Dena proposes a game in which everyone tells what one thing they would change in their life right then and there if they could and the disclosures range from the banal to the startling. Predictably, Kevin would sleep with Dena. But Dena’s answer to her own question might come as a bit of a surprise. And so might Margo’s. The play’s denouement occurs while the four are in the dark, in their state of bliss or denial, shut off from the rest of the world and, when it comes, it is sudden, shocking and violently theatrical.

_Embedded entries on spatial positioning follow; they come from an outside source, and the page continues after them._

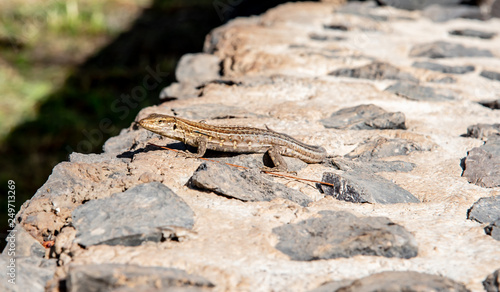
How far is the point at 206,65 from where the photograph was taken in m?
6.20

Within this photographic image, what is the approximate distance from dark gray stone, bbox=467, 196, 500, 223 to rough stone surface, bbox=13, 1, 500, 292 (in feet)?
0.18

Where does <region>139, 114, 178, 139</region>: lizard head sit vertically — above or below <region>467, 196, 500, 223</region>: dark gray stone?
above

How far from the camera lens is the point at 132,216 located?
2717 mm

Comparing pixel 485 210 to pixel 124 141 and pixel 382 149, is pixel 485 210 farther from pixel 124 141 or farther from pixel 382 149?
pixel 124 141

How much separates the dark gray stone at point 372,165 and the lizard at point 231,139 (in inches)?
5.6

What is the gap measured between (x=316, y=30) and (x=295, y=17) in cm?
66

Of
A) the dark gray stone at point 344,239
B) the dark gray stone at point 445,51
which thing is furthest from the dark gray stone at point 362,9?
the dark gray stone at point 344,239

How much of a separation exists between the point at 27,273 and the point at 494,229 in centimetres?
261

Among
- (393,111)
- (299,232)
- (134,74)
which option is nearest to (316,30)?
(393,111)

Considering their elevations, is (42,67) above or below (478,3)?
below

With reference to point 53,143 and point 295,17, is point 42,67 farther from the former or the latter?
point 295,17

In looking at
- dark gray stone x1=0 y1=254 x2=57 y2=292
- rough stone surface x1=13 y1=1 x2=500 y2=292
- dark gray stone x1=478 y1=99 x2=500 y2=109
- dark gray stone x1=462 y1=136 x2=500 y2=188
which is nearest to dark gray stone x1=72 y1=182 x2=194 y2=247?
rough stone surface x1=13 y1=1 x2=500 y2=292

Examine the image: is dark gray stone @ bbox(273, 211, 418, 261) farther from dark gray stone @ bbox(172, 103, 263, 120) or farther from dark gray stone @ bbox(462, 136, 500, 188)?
dark gray stone @ bbox(172, 103, 263, 120)

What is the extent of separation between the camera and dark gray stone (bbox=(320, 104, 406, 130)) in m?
4.39
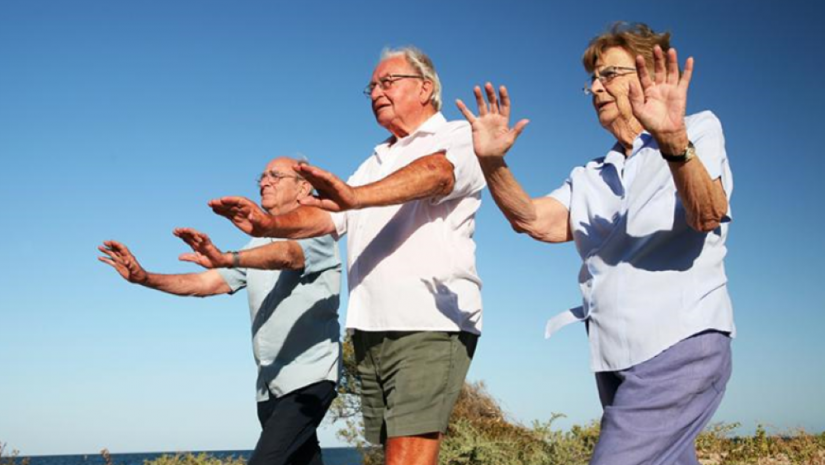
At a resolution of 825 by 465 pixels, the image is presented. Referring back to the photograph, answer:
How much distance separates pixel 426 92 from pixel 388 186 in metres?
0.96

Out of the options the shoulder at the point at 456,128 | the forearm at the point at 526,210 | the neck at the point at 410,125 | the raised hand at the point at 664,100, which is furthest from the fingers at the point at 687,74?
the neck at the point at 410,125

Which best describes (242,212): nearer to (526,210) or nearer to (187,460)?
(526,210)

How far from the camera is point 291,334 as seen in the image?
4867 millimetres

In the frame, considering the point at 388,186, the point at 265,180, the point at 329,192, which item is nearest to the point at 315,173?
the point at 329,192

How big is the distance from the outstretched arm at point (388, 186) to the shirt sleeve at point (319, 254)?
1.51 m

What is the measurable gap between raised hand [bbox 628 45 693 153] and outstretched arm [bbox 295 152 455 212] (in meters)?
1.14

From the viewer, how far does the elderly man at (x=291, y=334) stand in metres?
4.68

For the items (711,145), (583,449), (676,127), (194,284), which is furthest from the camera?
(583,449)

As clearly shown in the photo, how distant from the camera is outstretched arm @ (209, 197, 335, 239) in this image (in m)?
3.47

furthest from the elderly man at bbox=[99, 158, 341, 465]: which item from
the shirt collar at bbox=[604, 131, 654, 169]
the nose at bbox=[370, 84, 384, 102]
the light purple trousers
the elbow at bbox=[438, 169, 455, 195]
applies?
the light purple trousers

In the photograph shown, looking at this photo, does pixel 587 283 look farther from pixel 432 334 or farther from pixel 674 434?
pixel 432 334

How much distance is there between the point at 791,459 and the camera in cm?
896

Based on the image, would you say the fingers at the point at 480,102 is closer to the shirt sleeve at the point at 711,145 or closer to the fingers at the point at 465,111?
the fingers at the point at 465,111

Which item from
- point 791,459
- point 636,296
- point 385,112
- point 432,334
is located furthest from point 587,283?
point 791,459
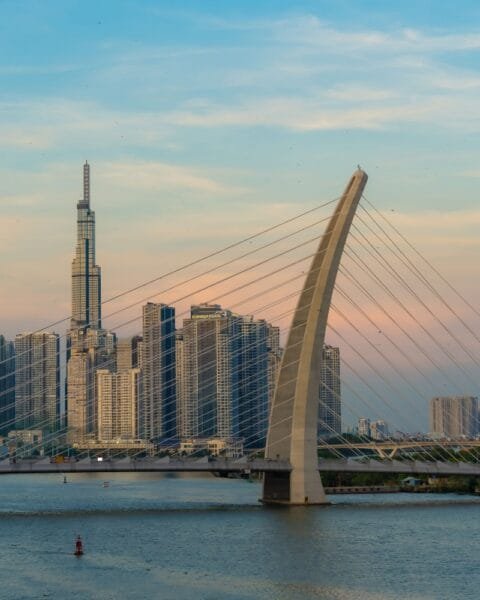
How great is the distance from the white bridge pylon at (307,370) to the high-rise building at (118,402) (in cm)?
11863

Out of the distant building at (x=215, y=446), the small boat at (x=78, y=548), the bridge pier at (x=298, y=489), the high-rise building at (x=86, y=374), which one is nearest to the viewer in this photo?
the small boat at (x=78, y=548)

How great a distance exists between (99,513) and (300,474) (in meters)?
6.31

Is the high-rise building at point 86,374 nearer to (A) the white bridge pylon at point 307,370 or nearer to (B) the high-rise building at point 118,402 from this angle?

Paraffin was directed by Daniel Aukin who did as good a job as Adam Rapp, himself, did in directing Rose. As already noted in our earlier review of Rose, the set, which is basically the same as that in Rose, appears simple (although it really took quite some doing to construct) but it is quite effective and works well. Every member of the cast again turns in a first rate performance, most noteworthy among them being William Apps as the drugged out Denny; Julianne Nicholson as his pregnant wife, Margo; Nick Lawson as the sadistic henchman Leshik; Guy Boyd as the drag queen Marty; and Jeremy Strong as the wheelchair-bound Lucas.

I’ll post my review of Nursing, the final play in the trilogy, tomorrow.